» GOAL OF THE EXERCISE: Pictures are not part of the copy; repeat everything else in the records exactly.

» PROVIDED DATA:
================

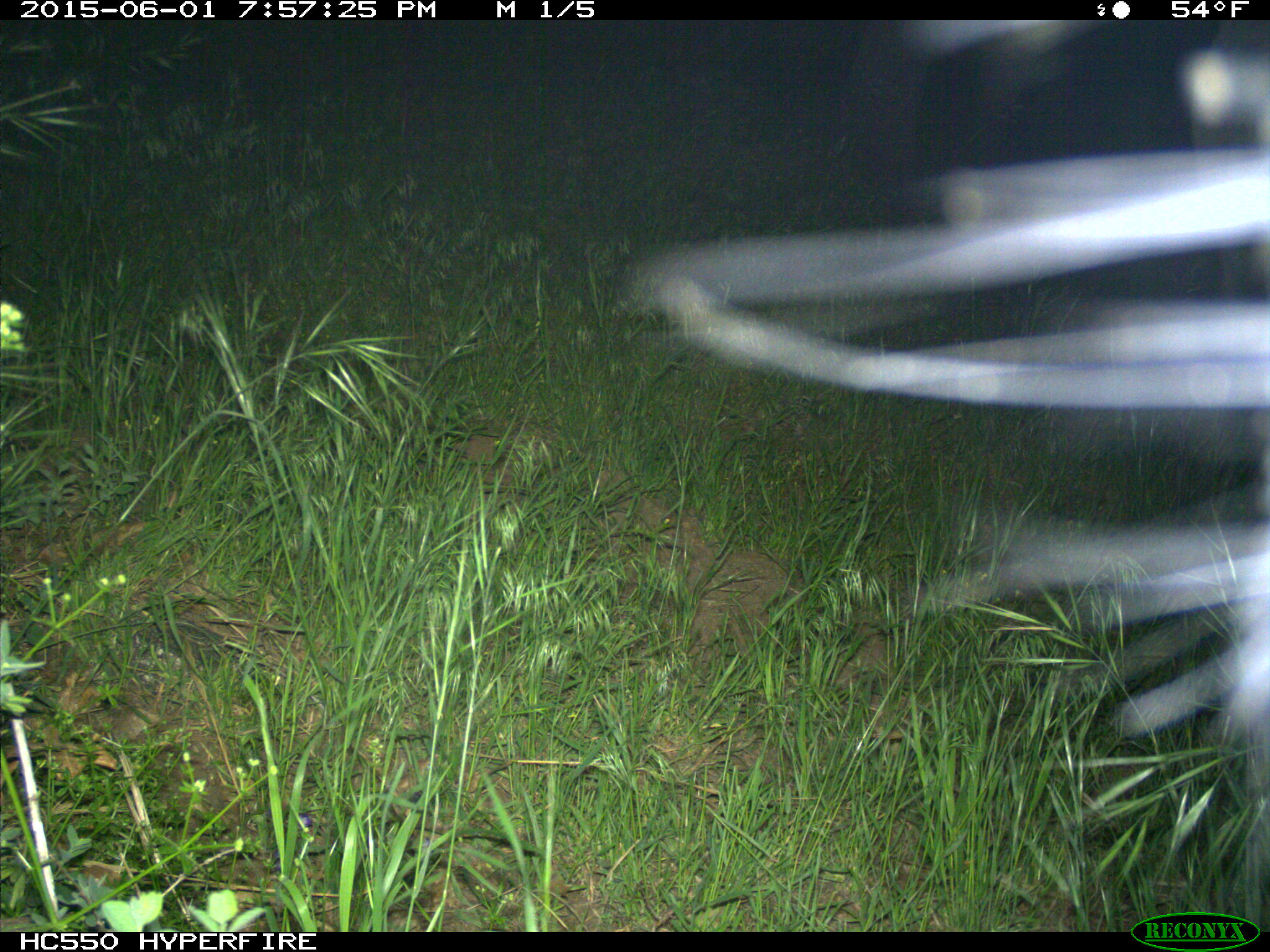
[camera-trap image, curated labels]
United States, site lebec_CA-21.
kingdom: Animalia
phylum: Chordata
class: Mammalia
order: Artiodactyla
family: Bovidae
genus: Bos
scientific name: Bos taurus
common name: domestic cow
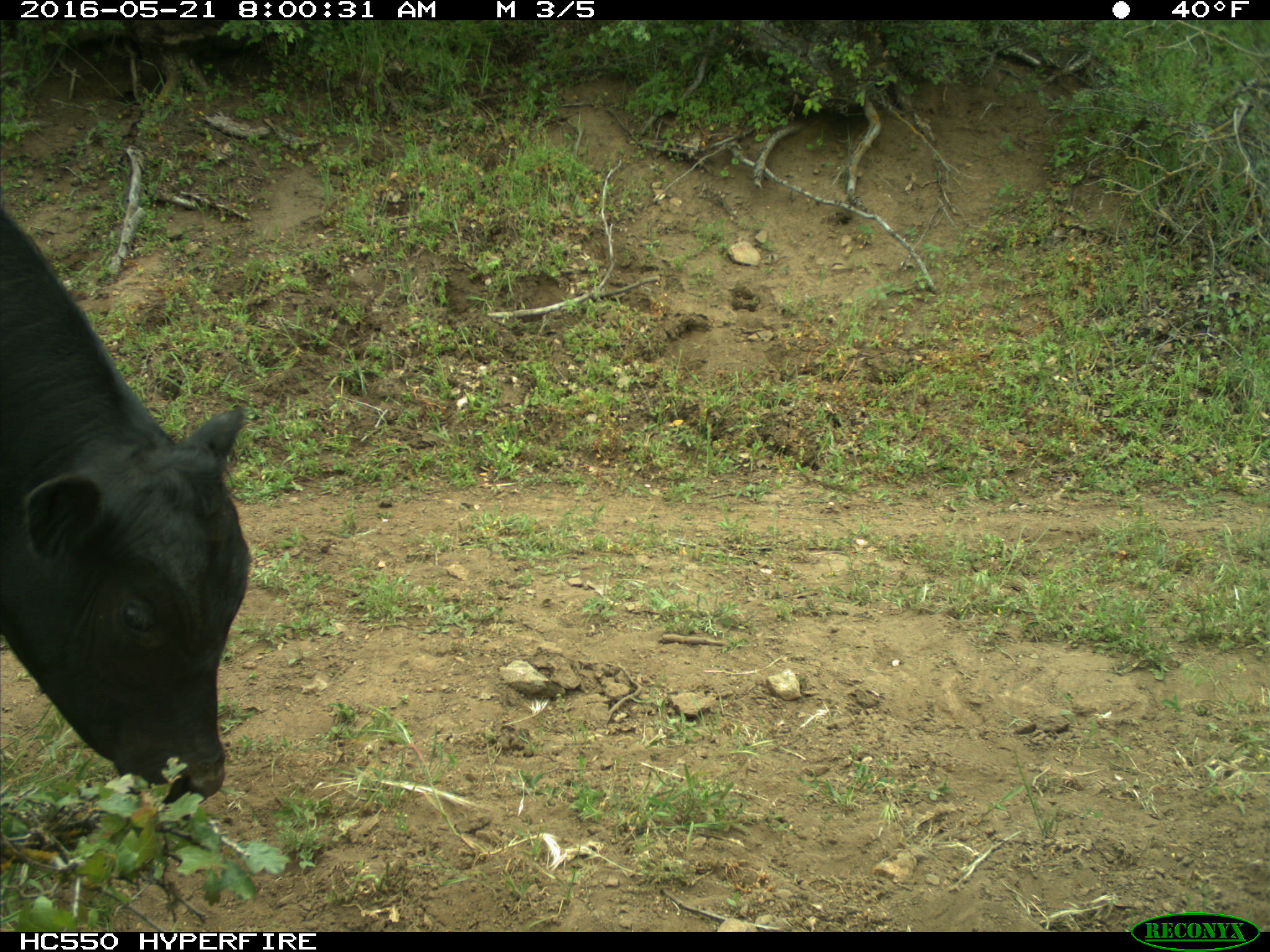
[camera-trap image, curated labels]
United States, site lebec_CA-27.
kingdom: Animalia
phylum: Chordata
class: Mammalia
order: Artiodactyla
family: Bovidae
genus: Bos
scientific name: Bos taurus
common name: domestic cow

================

» RESPONSE BELOW:
[camera-trap image, curated labels]
United States, site lebec_CA-21.
kingdom: Animalia
phylum: Chordata
class: Mammalia
order: Artiodactyla
family: Bovidae
genus: Bos
scientific name: Bos taurus
common name: domestic cow
[camera-trap image, curated labels]
United States, site lebec_CA-27.
kingdom: Animalia
phylum: Chordata
class: Mammalia
order: Artiodactyla
family: Bovidae
genus: Bos
scientific name: Bos taurus
common name: domestic cow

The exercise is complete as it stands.